══ Records for the exercise
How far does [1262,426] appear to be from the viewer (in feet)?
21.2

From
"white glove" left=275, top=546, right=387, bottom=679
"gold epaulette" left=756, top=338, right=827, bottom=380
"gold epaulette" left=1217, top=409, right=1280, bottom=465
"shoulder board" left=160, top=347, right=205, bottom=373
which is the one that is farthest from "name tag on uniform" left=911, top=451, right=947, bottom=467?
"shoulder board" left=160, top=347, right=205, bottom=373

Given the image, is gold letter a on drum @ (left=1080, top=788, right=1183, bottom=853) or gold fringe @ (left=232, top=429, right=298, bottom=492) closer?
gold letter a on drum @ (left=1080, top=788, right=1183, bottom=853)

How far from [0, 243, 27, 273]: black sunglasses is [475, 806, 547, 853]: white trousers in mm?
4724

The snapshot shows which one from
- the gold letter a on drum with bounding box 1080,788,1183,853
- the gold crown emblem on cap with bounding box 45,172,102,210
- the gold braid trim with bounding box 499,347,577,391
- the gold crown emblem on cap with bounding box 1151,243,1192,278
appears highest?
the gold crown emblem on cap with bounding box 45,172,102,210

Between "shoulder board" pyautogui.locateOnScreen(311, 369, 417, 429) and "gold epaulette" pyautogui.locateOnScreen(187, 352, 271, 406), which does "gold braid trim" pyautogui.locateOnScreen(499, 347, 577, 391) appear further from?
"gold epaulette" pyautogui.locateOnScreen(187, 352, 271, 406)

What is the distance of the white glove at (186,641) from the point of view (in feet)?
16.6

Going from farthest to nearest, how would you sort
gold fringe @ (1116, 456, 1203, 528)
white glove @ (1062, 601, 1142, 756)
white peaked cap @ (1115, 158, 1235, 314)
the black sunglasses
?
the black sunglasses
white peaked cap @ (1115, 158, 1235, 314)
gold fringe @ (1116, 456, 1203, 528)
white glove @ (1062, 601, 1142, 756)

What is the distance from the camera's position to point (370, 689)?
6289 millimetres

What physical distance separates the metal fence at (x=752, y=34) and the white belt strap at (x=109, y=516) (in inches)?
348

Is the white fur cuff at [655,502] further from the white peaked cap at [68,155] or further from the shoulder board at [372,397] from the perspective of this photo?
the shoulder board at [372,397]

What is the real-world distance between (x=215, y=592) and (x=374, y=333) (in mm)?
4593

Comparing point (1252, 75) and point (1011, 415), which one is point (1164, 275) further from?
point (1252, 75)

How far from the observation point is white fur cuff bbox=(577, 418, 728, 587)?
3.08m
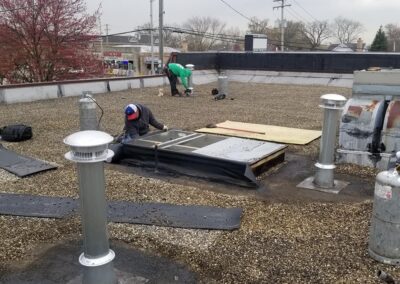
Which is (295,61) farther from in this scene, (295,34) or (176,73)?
(295,34)

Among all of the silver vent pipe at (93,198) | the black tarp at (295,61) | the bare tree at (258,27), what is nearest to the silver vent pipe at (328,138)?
the silver vent pipe at (93,198)

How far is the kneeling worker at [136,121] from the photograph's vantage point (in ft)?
20.6

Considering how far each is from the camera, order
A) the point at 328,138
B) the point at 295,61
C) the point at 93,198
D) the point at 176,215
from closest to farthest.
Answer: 1. the point at 93,198
2. the point at 176,215
3. the point at 328,138
4. the point at 295,61

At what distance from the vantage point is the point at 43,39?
1623 cm

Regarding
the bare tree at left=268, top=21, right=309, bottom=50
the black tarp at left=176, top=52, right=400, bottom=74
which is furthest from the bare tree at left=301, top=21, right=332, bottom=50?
the black tarp at left=176, top=52, right=400, bottom=74

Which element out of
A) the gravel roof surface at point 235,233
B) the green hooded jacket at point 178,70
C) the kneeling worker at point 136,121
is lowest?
the gravel roof surface at point 235,233

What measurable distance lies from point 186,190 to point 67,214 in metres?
1.38

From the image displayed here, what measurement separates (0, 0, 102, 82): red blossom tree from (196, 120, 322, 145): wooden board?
1073 centimetres

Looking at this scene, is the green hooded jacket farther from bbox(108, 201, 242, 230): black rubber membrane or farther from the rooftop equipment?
bbox(108, 201, 242, 230): black rubber membrane

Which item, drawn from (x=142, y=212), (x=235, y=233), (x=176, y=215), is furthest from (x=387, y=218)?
(x=142, y=212)

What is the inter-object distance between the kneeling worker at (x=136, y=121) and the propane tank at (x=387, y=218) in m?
3.96

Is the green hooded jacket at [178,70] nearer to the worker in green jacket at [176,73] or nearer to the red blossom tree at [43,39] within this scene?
the worker in green jacket at [176,73]

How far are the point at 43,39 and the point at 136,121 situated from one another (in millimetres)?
11595

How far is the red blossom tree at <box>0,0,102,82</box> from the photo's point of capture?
52.0 ft
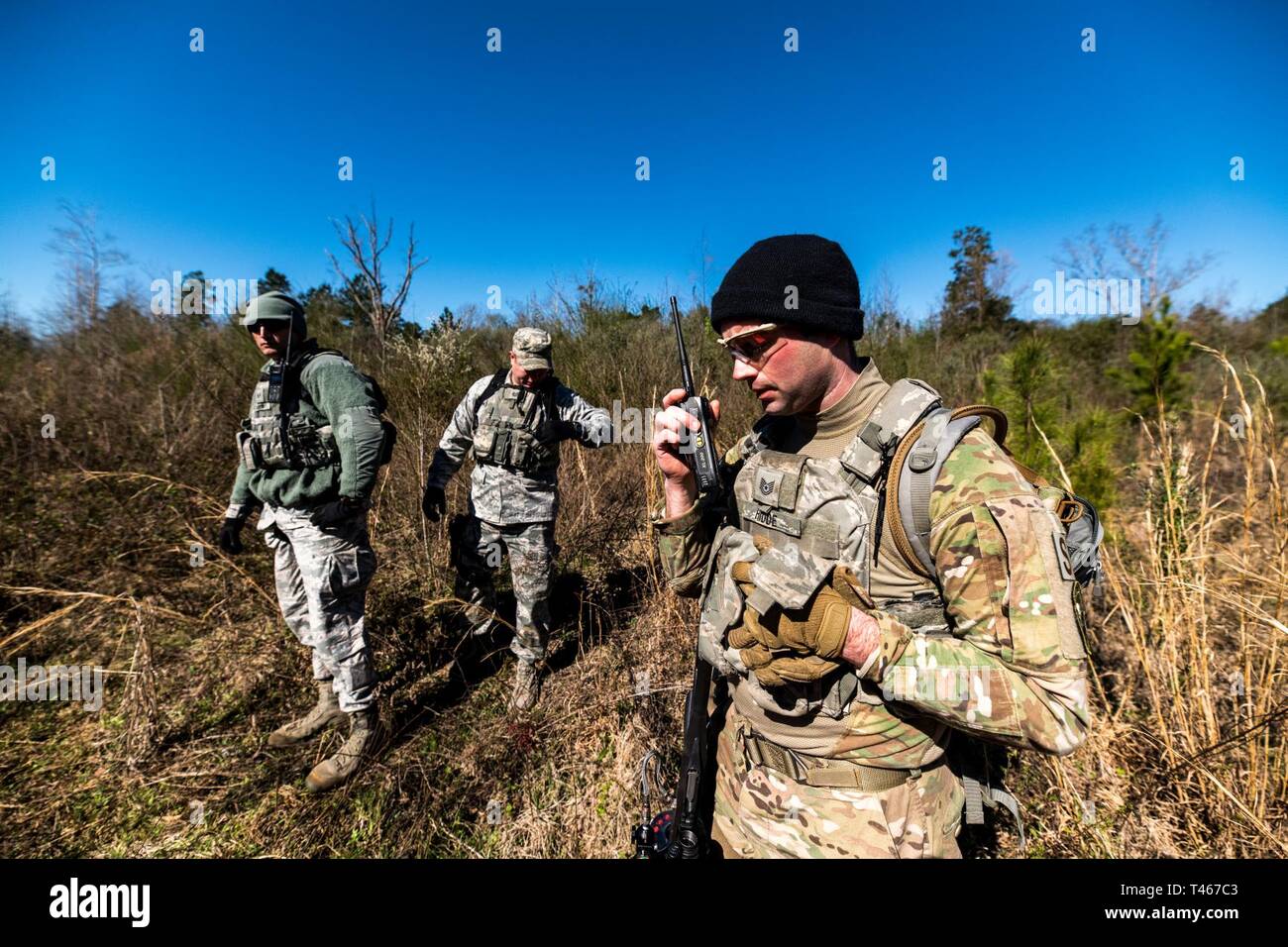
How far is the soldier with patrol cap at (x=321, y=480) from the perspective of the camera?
2336 millimetres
════
Direction: Reproduce the lines word for word, starting at the one containing "What is the inter-object" and running through the final line, both included. Leave the pictures out.

Solution to this task:
What is the inter-object distance between the kneeling worker at (x=136, y=121) and the propane tank at (x=387, y=218) in m?
3.96

Is the green hooded jacket at [178,70] nearer to the worker in green jacket at [176,73] or nearer to the red blossom tree at [43,39] within this scene?
the worker in green jacket at [176,73]

How far are the point at 43,39 and the point at 136,121 situated from one another (in millimetres)?
11595

How far is the red blossom tree at <box>0,0,102,82</box> from the photo's point of capture?
52.0 ft
How far is the soldier with patrol cap at (x=321, y=480) from the perspective of the camera?
2336 millimetres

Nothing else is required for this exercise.